Authors: Balamurali A R and Satnam Singh

Post Web 2.0, data generated on the internet has increased manifold. This has led to the use of data driven approaches to solve many traditional problems across different industry verticals. Among them, deep learning-based (DL) approaches have been quite impactful in recent times.  With powerful yet inexpensive hardware enabling millions of calculations to optimize parameters, DL algorithms have been successfully tackling problems in vision, language, operations research etc., to name a few.

Deep learning is a type of machine learning that learn from experience and understand the world in terms of a hierarchy of concepts [1, 2]. It applies different neural network architectures to learn the concepts from a large data samples over time using a lot of parallel computations. Deep learning is an advanced representational learning that learns complicated concepts by building a graph of many deep layers each representing simple concepts in a hierarchy.
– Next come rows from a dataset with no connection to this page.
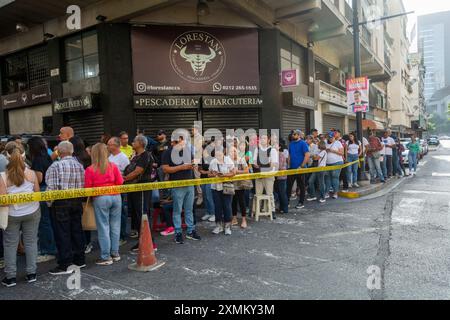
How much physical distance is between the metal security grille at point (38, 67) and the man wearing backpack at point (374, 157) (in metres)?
12.0

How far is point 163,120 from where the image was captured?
11477mm

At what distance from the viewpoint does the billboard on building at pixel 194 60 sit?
11164mm

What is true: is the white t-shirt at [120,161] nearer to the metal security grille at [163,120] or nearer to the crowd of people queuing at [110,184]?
the crowd of people queuing at [110,184]

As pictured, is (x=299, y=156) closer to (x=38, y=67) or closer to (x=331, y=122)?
(x=38, y=67)

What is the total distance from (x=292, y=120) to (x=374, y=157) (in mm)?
3310

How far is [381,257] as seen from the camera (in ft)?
16.4

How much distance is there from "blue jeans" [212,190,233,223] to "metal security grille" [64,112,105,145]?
597 centimetres

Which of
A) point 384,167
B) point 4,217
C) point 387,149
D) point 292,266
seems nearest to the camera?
point 4,217

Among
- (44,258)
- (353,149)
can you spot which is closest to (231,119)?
(353,149)

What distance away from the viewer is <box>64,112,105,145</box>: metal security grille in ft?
37.5

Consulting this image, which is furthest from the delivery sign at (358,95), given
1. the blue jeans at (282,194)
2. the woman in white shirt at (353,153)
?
the blue jeans at (282,194)

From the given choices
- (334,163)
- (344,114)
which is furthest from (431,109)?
(334,163)

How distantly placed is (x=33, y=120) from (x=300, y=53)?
11092 mm

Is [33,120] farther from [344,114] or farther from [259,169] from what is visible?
[344,114]
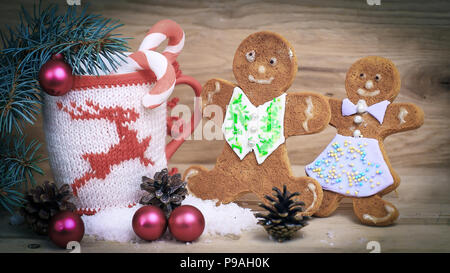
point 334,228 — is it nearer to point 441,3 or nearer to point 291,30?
point 291,30

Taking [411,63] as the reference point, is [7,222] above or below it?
below

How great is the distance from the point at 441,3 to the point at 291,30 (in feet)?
1.19

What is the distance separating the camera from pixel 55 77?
0.74 metres

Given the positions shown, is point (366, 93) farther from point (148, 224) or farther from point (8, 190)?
point (8, 190)

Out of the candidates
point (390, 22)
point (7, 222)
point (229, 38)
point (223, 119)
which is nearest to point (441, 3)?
point (390, 22)

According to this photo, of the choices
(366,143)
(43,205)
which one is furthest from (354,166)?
(43,205)

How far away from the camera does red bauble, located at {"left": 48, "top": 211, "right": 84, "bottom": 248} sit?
2.29ft

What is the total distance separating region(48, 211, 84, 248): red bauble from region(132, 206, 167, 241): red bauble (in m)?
0.09

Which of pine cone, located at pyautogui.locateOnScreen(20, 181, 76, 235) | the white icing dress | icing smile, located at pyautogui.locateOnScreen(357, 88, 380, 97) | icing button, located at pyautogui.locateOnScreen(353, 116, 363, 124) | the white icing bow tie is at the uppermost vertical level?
icing smile, located at pyautogui.locateOnScreen(357, 88, 380, 97)

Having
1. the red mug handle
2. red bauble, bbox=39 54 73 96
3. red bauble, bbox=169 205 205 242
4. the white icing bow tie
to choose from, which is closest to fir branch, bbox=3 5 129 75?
red bauble, bbox=39 54 73 96

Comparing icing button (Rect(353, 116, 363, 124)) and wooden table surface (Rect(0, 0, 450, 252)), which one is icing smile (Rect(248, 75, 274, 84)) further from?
wooden table surface (Rect(0, 0, 450, 252))

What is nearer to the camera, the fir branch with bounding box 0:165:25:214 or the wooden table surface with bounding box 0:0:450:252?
the fir branch with bounding box 0:165:25:214

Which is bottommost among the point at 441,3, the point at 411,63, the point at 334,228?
the point at 334,228

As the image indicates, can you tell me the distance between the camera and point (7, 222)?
838 mm
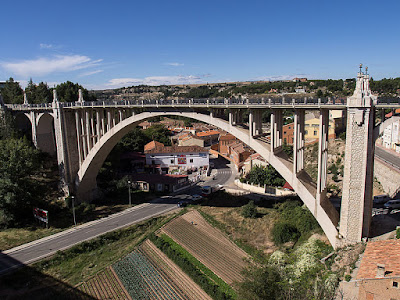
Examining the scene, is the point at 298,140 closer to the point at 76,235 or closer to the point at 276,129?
the point at 276,129

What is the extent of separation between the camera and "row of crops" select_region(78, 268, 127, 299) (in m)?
20.5

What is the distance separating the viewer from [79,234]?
28.8 metres

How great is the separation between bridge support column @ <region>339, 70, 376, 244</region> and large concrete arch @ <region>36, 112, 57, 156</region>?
35.1 m

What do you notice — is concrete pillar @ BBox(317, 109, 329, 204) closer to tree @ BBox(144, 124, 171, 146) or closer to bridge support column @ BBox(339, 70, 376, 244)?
bridge support column @ BBox(339, 70, 376, 244)

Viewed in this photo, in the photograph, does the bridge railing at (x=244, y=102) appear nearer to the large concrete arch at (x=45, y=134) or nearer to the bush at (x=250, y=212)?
the large concrete arch at (x=45, y=134)

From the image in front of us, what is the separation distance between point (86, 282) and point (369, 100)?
68.3 feet

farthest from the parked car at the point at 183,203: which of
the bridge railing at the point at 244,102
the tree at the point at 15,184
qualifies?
the tree at the point at 15,184

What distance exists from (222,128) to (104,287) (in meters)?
13.7

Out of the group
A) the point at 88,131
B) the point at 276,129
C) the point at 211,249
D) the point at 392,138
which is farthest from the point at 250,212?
the point at 392,138

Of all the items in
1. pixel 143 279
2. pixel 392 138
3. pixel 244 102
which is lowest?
pixel 143 279

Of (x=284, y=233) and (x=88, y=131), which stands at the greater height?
(x=88, y=131)

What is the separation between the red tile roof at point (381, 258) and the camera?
12828 mm

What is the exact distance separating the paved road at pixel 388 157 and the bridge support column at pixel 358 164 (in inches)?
819

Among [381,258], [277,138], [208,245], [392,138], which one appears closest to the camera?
[381,258]
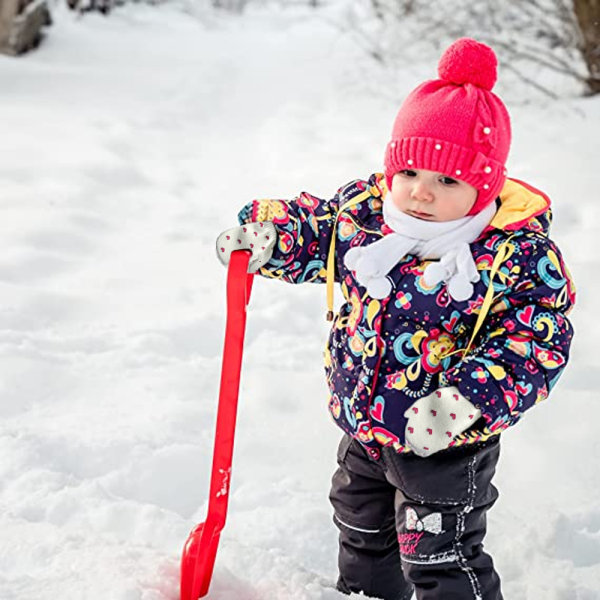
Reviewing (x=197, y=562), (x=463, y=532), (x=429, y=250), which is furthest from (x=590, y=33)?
(x=197, y=562)

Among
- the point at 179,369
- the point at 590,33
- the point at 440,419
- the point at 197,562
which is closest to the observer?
the point at 440,419

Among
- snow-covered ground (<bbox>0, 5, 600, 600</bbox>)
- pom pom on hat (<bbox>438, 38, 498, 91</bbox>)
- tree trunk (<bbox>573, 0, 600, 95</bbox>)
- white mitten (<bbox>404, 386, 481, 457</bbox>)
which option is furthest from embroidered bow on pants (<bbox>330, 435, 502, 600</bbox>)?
tree trunk (<bbox>573, 0, 600, 95</bbox>)

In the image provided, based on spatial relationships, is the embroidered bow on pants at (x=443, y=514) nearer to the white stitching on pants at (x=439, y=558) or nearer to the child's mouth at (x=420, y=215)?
the white stitching on pants at (x=439, y=558)

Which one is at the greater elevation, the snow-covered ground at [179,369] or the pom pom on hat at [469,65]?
the pom pom on hat at [469,65]

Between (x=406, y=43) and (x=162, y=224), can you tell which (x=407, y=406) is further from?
(x=406, y=43)

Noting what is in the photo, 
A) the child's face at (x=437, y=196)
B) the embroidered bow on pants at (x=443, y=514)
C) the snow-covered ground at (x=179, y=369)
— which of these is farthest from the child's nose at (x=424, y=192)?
the snow-covered ground at (x=179, y=369)

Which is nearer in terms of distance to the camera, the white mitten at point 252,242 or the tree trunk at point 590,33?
the white mitten at point 252,242

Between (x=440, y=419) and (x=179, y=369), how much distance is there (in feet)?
5.21

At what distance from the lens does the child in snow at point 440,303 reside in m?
1.57

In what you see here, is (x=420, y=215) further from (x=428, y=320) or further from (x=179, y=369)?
(x=179, y=369)

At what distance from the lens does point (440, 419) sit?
156cm

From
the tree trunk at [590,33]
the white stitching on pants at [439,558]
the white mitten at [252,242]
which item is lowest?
the tree trunk at [590,33]

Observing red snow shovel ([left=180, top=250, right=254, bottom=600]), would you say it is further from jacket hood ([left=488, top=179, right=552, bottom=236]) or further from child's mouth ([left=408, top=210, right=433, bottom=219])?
jacket hood ([left=488, top=179, right=552, bottom=236])

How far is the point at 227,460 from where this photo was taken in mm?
1742
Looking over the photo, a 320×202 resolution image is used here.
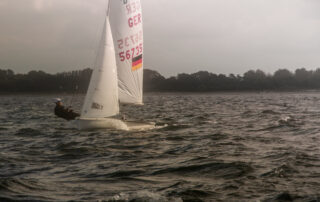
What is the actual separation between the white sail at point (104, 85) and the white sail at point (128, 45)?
4.56 feet

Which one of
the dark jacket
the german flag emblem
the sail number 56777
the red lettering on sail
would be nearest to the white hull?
Result: the dark jacket

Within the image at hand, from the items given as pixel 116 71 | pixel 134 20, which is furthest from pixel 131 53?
pixel 116 71

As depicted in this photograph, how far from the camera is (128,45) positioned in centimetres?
1891

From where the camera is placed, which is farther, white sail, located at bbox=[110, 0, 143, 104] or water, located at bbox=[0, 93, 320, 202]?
white sail, located at bbox=[110, 0, 143, 104]

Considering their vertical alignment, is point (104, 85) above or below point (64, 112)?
above

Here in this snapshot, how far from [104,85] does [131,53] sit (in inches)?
126

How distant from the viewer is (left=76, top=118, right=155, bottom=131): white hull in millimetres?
15916

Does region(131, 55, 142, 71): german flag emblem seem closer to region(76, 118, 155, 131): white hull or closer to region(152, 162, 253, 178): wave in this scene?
region(76, 118, 155, 131): white hull

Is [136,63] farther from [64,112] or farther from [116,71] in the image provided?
[64,112]

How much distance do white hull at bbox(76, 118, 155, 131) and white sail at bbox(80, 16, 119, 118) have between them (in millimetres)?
346

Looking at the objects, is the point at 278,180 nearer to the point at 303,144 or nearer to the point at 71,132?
the point at 303,144

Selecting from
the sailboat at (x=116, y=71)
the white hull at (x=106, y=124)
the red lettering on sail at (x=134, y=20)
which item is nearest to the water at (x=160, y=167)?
the white hull at (x=106, y=124)

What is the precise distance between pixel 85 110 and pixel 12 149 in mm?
3707

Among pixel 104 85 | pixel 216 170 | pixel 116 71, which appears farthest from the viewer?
pixel 116 71
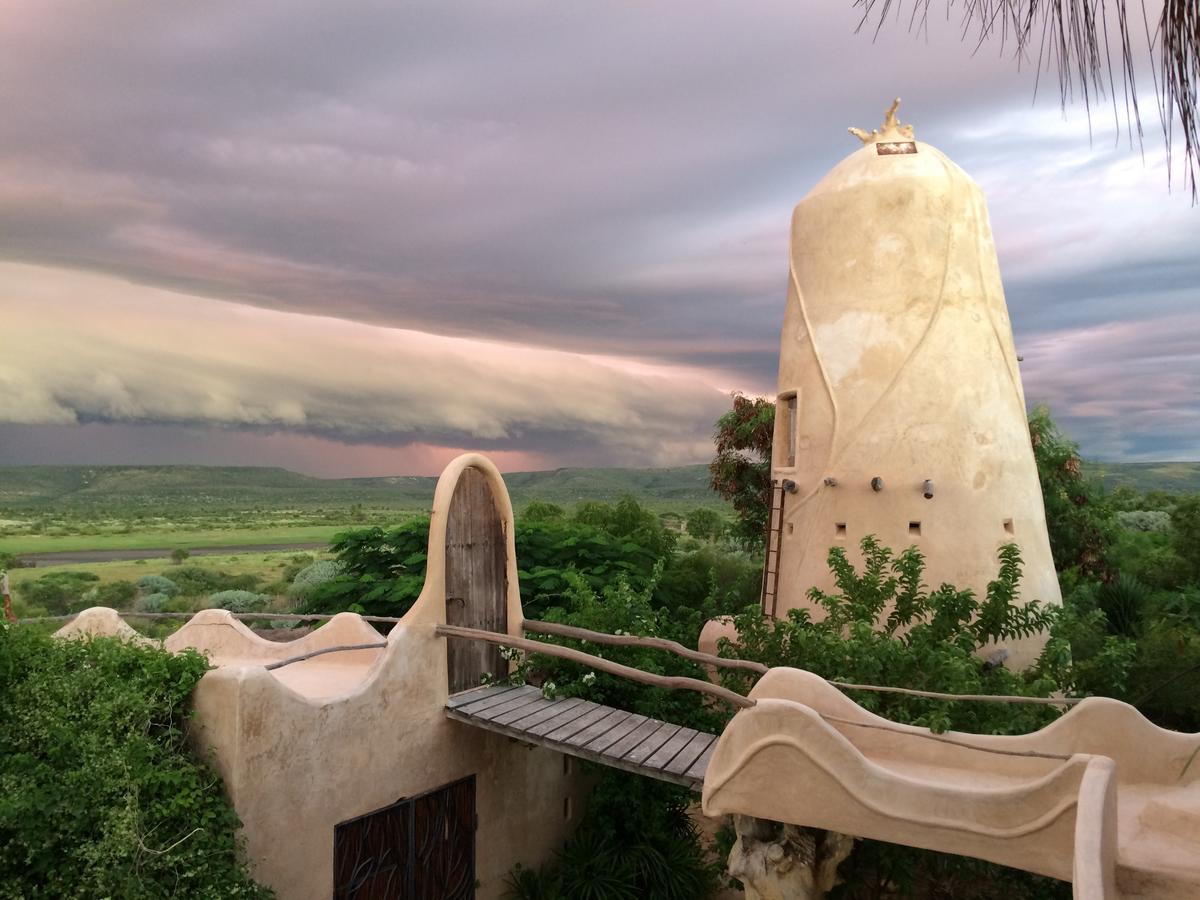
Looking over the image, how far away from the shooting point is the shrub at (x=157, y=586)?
124ft

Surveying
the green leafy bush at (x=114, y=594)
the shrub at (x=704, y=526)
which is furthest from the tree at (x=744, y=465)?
the green leafy bush at (x=114, y=594)

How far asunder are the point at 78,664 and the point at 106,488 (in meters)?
110

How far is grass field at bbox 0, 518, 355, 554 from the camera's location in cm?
5738

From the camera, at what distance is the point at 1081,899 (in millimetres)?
4125

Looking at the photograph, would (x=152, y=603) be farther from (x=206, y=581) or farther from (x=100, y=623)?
(x=100, y=623)

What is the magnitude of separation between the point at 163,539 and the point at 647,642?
218 feet

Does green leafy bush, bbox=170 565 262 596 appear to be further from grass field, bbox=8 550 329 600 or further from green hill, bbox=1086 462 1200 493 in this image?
green hill, bbox=1086 462 1200 493

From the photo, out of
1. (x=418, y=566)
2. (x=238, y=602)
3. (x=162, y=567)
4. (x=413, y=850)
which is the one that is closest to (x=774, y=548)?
(x=413, y=850)

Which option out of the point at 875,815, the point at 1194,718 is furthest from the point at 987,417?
the point at 875,815

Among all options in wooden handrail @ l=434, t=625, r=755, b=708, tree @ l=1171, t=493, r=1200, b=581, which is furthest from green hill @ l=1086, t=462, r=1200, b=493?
wooden handrail @ l=434, t=625, r=755, b=708

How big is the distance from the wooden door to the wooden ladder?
6.30m

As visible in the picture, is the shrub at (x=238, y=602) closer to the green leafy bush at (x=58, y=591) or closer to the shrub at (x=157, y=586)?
the green leafy bush at (x=58, y=591)

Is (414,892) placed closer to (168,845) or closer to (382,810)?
(382,810)

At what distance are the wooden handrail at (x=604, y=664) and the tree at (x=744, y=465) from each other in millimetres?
13148
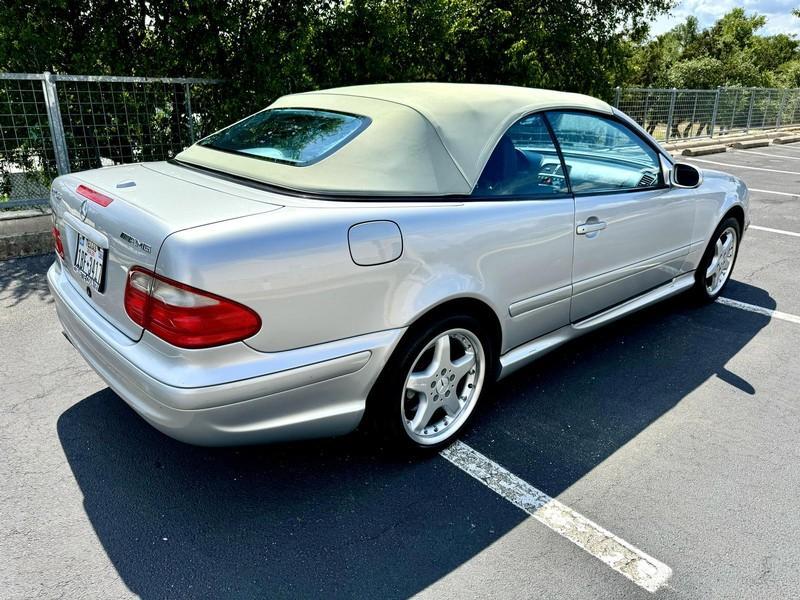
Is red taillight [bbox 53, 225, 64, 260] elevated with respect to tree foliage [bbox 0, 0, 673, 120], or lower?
lower

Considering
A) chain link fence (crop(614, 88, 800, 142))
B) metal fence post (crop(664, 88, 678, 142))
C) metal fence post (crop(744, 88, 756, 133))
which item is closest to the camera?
chain link fence (crop(614, 88, 800, 142))

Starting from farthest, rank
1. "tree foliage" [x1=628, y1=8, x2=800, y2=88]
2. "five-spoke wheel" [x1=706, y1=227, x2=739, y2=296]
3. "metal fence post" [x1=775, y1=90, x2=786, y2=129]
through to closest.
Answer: "tree foliage" [x1=628, y1=8, x2=800, y2=88] → "metal fence post" [x1=775, y1=90, x2=786, y2=129] → "five-spoke wheel" [x1=706, y1=227, x2=739, y2=296]

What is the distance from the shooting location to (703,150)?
15391mm

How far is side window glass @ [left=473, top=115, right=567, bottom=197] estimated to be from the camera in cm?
286

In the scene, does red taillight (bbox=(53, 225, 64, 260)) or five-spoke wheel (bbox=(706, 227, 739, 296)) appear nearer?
red taillight (bbox=(53, 225, 64, 260))

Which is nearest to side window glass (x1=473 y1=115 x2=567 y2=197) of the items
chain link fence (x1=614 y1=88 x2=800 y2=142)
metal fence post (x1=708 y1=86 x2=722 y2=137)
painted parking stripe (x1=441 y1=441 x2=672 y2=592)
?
painted parking stripe (x1=441 y1=441 x2=672 y2=592)

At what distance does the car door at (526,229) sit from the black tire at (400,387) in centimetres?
27

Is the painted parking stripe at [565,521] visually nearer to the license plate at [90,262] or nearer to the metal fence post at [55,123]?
the license plate at [90,262]

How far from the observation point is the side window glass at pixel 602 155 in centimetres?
329

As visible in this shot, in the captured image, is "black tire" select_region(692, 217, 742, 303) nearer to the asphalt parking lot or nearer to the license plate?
the asphalt parking lot

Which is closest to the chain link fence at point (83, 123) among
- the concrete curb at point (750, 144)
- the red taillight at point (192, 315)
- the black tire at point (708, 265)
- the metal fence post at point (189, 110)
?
the metal fence post at point (189, 110)

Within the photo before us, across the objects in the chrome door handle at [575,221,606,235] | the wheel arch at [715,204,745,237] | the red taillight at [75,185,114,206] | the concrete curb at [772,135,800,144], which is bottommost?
the concrete curb at [772,135,800,144]

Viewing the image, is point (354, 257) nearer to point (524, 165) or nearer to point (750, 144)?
point (524, 165)

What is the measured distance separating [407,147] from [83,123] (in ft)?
16.1
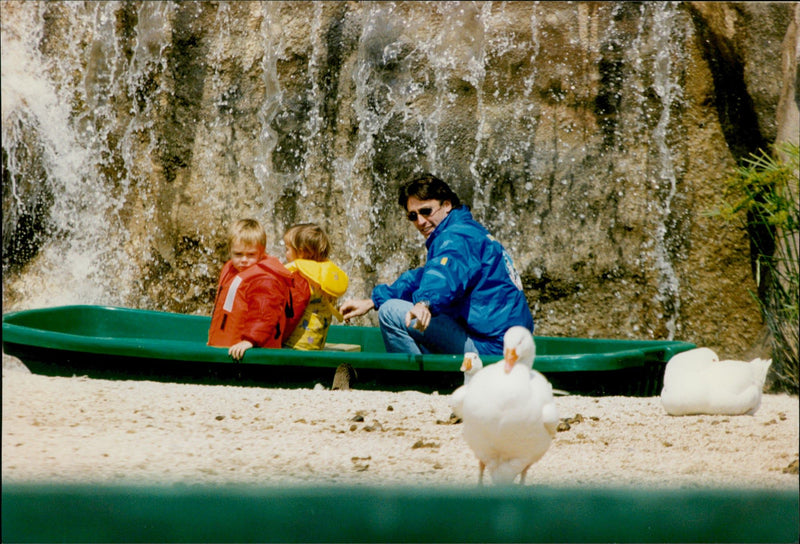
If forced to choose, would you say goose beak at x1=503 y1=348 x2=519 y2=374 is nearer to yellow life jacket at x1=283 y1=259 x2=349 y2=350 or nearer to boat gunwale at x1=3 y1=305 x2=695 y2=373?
boat gunwale at x1=3 y1=305 x2=695 y2=373

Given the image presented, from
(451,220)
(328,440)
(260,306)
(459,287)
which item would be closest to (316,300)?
(260,306)

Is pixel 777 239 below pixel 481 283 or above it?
above

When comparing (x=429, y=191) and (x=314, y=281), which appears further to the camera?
Result: (x=314, y=281)

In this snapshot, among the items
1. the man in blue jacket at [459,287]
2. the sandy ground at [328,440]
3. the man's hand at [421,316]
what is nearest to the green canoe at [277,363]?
the sandy ground at [328,440]

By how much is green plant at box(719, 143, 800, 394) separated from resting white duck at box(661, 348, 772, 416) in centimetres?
133

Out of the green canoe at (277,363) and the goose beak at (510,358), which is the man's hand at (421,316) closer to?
the green canoe at (277,363)

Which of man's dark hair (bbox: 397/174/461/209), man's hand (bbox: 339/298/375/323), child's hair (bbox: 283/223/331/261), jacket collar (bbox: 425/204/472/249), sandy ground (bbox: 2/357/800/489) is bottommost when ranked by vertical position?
sandy ground (bbox: 2/357/800/489)

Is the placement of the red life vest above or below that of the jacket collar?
below

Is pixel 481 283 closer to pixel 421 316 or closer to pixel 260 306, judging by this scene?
pixel 421 316

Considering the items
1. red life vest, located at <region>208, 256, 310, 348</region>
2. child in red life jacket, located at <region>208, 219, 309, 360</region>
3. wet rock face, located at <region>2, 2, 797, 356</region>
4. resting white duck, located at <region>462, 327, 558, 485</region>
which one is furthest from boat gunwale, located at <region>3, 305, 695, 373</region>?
wet rock face, located at <region>2, 2, 797, 356</region>

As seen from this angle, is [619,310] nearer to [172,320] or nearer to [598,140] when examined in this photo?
[598,140]

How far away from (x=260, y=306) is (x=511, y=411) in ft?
8.52

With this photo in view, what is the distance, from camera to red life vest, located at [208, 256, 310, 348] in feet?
16.5

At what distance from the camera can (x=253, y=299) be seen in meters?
5.06
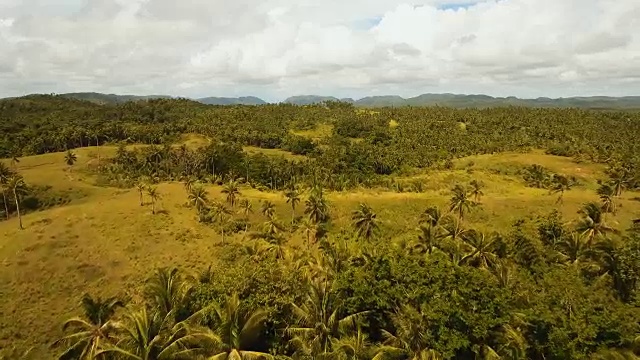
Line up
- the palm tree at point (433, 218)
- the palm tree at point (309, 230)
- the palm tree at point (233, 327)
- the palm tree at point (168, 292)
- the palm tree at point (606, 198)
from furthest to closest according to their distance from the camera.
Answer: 1. the palm tree at point (606, 198)
2. the palm tree at point (309, 230)
3. the palm tree at point (433, 218)
4. the palm tree at point (168, 292)
5. the palm tree at point (233, 327)

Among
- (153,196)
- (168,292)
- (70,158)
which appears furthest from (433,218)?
(70,158)

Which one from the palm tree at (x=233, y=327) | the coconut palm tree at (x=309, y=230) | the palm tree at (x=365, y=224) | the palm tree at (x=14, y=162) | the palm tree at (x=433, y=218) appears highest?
the palm tree at (x=14, y=162)

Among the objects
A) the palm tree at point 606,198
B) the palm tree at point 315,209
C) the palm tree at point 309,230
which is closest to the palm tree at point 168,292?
the palm tree at point 309,230

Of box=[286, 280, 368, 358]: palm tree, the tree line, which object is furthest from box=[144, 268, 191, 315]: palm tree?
box=[286, 280, 368, 358]: palm tree

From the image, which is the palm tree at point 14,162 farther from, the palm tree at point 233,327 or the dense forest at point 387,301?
the palm tree at point 233,327

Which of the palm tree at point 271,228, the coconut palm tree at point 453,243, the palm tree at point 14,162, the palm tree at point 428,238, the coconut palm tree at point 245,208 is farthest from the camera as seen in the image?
the palm tree at point 14,162

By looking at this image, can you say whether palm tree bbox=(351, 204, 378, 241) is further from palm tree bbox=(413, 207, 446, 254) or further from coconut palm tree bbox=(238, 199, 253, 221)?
coconut palm tree bbox=(238, 199, 253, 221)

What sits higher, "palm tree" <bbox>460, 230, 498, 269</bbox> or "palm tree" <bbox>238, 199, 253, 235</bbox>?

With more context available, the deep learning-based systems perform even better than human. It has made significant advances in the problems where the accuracies were weak, and real-world usage was impossible. For example, classifying images, identifying objects, translating speech, automatically tagging photos, etc. In these applications, deep learning has made a significant improvement in achieving high accuracies, and therefore it is now used in online advertising, search engines, chatboxes, video games, computer vision, robotics, finance, and bioinformatics, and genomics.

Deep learning is not a silver bullet that can solve all the InfoSec problems because it needs extensive labeled datasets and no such labeled datasets are readily available. However, there are several InfoSec use cases where the deep learning networks are making significant improvements to the existing solutions.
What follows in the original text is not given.